PreDown = HOMENET=172.16.0.0/12; ip route delete $HOMENET; iptables -D OUTPUT ! -o %i -m mark ! --mark $(wg show %i fwmark) -m addrtype ! --dst-type LOCAL -j REJECT; iptables -D OUTPUT -d $HOMENET -j ACCEPT

Replace the value of HOMENET with whichever network you're accessing it from, mine's set to the docker network because it's behind an nginx reverse proxy.

[–] dunes@feddit.org 1 points 6 days ago* (last edited 6 days ago)

Still doesn't work. My wireguard conf file looks like this.
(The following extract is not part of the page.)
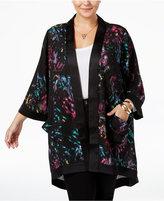 Melissa McCarthy Trendy Plus Size Printed Kimono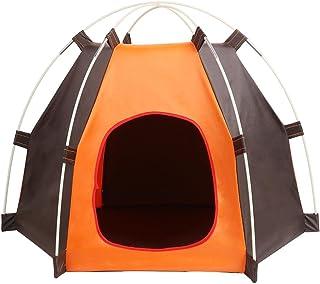 Yihome Hot Portable Folding Dog Pet House Bed Tent Waterproof Cat Indoor Outdoor Teepee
Change the HOMENET= to my internal ip range i found with ip addr show.

[Interface]
PrivateKey = MyPrivateKey
Address = 1.1.1.1
DNS = 1.1.1.1

PostUp = DROUTE=$(ip route | grep default | awk '{print $3}'); HOMENET=172.16.0.0/12; ip route add $HOMENET via $DROUTE;iptables -I OUTPUT -d $HOMENET -j ACCEPT; iptables -A OUTPUT ! -o %i -m mark ! --mark $(wg show %i fwmark) -m addrtype ! --dst-type LOCAL -j REJECT

PreDown = HOMENET=172.16.0.0/12; ip route delete $HOMENET; iptables -D OUTPUT ! -o %i -m mark ! --mark $(wg show %i fwmark) -m addrtype ! --dst-type LOCAL -j REJECT; iptables -D OUTPUT -d $HOMENET -j ACCEPT

[Peer]
PublicKey = MyPublicKey
AllowedIPs = 0.0.0.0/0
Endpoint = 1.1.1.1

[–] __init__@programming.dev 3 points 6 days ago (1 children)

This doesn’t exactly answer your question, but I use the binhex qbittorrent-vpn image for this. It might work for you too unless you were wanting to be able to reuse the same wireguard container for something else?

[–] dunes@feddit.org 1 points 6 days ago (1 children)

Thanks for the recommendation. My only concern is trust because the containers do not appear to have many downloads

[–] plantsmakemehappy@lemmy.world 4 points 6 days ago (1 children)

Look at hotio instead, recommended by me and popular among those that support the *arrs.

[–] dunes@feddit.org 1 points 6 days ago

Thanks looks a lot simpler to setup.